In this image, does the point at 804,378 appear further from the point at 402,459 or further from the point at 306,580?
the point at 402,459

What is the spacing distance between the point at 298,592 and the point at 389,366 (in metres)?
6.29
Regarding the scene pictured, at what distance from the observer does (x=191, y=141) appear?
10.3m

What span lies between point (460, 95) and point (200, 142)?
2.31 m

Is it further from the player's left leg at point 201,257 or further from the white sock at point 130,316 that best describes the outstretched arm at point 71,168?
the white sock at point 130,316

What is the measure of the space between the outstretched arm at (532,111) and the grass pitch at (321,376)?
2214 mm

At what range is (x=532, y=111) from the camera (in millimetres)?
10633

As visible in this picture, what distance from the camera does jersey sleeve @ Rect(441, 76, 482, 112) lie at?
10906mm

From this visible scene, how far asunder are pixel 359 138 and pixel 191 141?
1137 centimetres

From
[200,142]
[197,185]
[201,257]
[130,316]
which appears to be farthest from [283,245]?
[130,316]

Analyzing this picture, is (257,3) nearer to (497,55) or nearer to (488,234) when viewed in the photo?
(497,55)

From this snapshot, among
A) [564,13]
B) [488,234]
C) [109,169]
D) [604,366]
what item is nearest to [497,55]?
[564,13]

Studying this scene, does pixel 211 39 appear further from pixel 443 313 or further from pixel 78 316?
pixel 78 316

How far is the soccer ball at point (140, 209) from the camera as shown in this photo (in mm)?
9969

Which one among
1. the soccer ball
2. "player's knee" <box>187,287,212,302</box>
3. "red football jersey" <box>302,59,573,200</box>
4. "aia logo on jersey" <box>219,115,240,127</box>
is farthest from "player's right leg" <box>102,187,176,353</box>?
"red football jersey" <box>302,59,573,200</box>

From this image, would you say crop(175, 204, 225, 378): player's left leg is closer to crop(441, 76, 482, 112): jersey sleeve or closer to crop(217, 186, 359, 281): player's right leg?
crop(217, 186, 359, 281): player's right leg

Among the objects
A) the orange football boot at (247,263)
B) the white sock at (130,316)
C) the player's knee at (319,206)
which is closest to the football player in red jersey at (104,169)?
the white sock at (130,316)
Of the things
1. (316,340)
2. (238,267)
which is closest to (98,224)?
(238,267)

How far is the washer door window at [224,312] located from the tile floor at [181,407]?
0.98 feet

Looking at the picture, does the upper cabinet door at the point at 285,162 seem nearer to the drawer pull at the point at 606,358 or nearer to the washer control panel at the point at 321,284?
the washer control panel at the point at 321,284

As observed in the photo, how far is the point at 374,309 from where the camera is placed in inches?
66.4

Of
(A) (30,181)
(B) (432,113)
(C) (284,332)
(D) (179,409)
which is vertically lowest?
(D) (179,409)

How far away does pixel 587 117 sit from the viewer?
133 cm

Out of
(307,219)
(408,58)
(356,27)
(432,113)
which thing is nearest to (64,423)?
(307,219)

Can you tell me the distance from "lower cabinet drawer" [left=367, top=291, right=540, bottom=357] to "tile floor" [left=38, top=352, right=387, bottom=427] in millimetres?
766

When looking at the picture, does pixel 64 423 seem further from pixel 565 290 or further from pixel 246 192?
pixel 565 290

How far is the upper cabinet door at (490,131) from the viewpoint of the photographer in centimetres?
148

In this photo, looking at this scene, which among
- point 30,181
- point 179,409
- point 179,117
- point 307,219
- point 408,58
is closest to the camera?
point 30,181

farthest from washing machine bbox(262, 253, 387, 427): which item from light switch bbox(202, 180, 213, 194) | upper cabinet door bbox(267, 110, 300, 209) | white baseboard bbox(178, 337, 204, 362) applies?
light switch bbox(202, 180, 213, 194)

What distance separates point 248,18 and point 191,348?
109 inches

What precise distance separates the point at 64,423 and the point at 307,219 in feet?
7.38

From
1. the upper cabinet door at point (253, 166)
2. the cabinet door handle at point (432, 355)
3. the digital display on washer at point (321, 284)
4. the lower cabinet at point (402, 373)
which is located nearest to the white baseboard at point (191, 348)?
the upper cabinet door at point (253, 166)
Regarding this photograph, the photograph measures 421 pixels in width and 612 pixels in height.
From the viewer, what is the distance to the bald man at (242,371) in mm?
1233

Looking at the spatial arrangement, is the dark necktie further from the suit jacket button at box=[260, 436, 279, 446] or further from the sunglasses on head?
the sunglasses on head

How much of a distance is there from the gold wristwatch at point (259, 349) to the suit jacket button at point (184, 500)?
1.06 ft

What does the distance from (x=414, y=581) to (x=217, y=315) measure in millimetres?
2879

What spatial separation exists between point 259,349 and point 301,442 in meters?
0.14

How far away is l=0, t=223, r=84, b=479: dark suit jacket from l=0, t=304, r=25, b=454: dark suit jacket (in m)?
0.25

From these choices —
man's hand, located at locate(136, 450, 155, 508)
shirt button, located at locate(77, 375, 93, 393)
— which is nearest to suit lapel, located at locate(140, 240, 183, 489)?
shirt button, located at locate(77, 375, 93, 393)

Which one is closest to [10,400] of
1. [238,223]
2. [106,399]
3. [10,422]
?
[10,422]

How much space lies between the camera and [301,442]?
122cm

○ ○ ○ ○

Problem to solve: Retype the material in full. Each word must match.

Final result:
In this image, does the point at 804,378 appear further from the point at 402,459 or further from the point at 306,580?
the point at 402,459

What is the spacing distance between the point at 298,592 and the point at 389,366 (in metres)?
6.29
Regarding the scene pictured, at what distance from the observer does (x=191, y=141) appear?
10.3m

What span lies between point (460, 95) and point (200, 142)?
2.31 m

Is it further from the player's left leg at point 201,257 or further from the white sock at point 130,316 that best describes the outstretched arm at point 71,168?
the white sock at point 130,316

What is the measure of the space between the outstretched arm at (532,111) and the grass pitch at (321,376)?
2214 mm

At what range is (x=532, y=111) from the camera (in millimetres)?
10633

As visible in this picture, what distance from the camera does jersey sleeve @ Rect(441, 76, 482, 112) lie at?
10906mm

From this visible scene, how far asunder are pixel 359 138 and pixel 191 141?
1137 centimetres

From
[200,142]
[197,185]
[201,257]
[130,316]
which appears to be farthest from [283,245]?
[130,316]

Analyzing this picture, is (257,3) nearer to (497,55) or nearer to (488,234) when viewed in the photo?
(497,55)

From this snapshot, among
A) [564,13]
B) [488,234]
C) [109,169]
D) [604,366]
what item is nearest to [497,55]?
[564,13]

Studying this scene, does pixel 211 39 appear further from pixel 443 313 or further from pixel 78 316?
pixel 78 316

How far is the soccer ball at point (140, 209) from the camera as shown in this photo (in mm)?
9969

Which one among
1. the soccer ball
2. "player's knee" <box>187,287,212,302</box>
3. "red football jersey" <box>302,59,573,200</box>
4. "aia logo on jersey" <box>219,115,240,127</box>
is farthest from "player's right leg" <box>102,187,176,353</box>?
"red football jersey" <box>302,59,573,200</box>

From this image, would you say crop(175, 204, 225, 378): player's left leg is closer to crop(441, 76, 482, 112): jersey sleeve or closer to crop(217, 186, 359, 281): player's right leg?
crop(217, 186, 359, 281): player's right leg

Among the objects
A) the orange football boot at (247,263)
B) the white sock at (130,316)
C) the player's knee at (319,206)
which is closest to the football player in red jersey at (104,169)?
the white sock at (130,316)
Of the things
1. (316,340)
2. (238,267)
which is closest to (98,224)?
(238,267)

How far is the washer door window at [224,312] located from the tile floor at [181,407]?
0.98 feet

Looking at the picture, does the upper cabinet door at the point at 285,162 seem nearer to the drawer pull at the point at 606,358 or nearer to the washer control panel at the point at 321,284?
the washer control panel at the point at 321,284

As observed in the photo, how far is the point at 374,309 from where the camera is placed in inches?
66.4

Of
(A) (30,181)
(B) (432,113)
(C) (284,332)
(D) (179,409)
which is vertically lowest?
(D) (179,409)

How far away does pixel 587 117 sit from the viewer?
133 cm

Out of
(307,219)
(408,58)
(356,27)
(432,113)
which thing is nearest to (64,423)?
(307,219)

Can you tell me the distance from "lower cabinet drawer" [left=367, top=291, right=540, bottom=357] to "tile floor" [left=38, top=352, right=387, bottom=427] in millimetres?
766

When looking at the picture, does pixel 64 423 seem further from pixel 565 290 or further from pixel 246 192?
pixel 565 290

How far is the upper cabinet door at (490,131) from the viewpoint of the photographer in centimetres?
148

In this photo, looking at this scene, which among
- point 30,181
- point 179,409
- point 179,117
- point 307,219
- point 408,58
is closest to the camera?
point 30,181

farthest from washing machine bbox(262, 253, 387, 427): which item from light switch bbox(202, 180, 213, 194) | upper cabinet door bbox(267, 110, 300, 209) | white baseboard bbox(178, 337, 204, 362) applies?
light switch bbox(202, 180, 213, 194)

What distance separates point 248,18 and point 191,348?
109 inches

What precise distance separates the point at 64,423 and the point at 307,219 in feet?
7.38

From
1. the upper cabinet door at point (253, 166)
2. the cabinet door handle at point (432, 355)
3. the digital display on washer at point (321, 284)
4. the lower cabinet at point (402, 373)
which is located nearest to the white baseboard at point (191, 348)?
the upper cabinet door at point (253, 166)
Regarding this photograph, the photograph measures 421 pixels in width and 612 pixels in height.
From the viewer, what is the distance to the bald man at (242,371) in mm?
1233

Looking at the spatial arrangement, is the dark necktie further from the suit jacket button at box=[260, 436, 279, 446] or further from the sunglasses on head?
the sunglasses on head

How much of a distance is there from the gold wristwatch at point (259, 349) to the suit jacket button at point (184, 500)?
1.06 ft

What does the distance from (x=414, y=581) to (x=217, y=315) measure in millimetres?
2879

What spatial separation exists between point 259,349 and point 301,442 in meters?
0.14

How far away is l=0, t=223, r=84, b=479: dark suit jacket from l=0, t=304, r=25, b=454: dark suit jacket (in m)?
0.25

From these choices —
man's hand, located at locate(136, 450, 155, 508)
shirt button, located at locate(77, 375, 93, 393)
— which is nearest to suit lapel, located at locate(140, 240, 183, 489)?
shirt button, located at locate(77, 375, 93, 393)

Which one is closest to [10,400] of
1. [238,223]
2. [106,399]
3. [10,422]
?
[10,422]

How much space lies between the camera and [301,442]?
122cm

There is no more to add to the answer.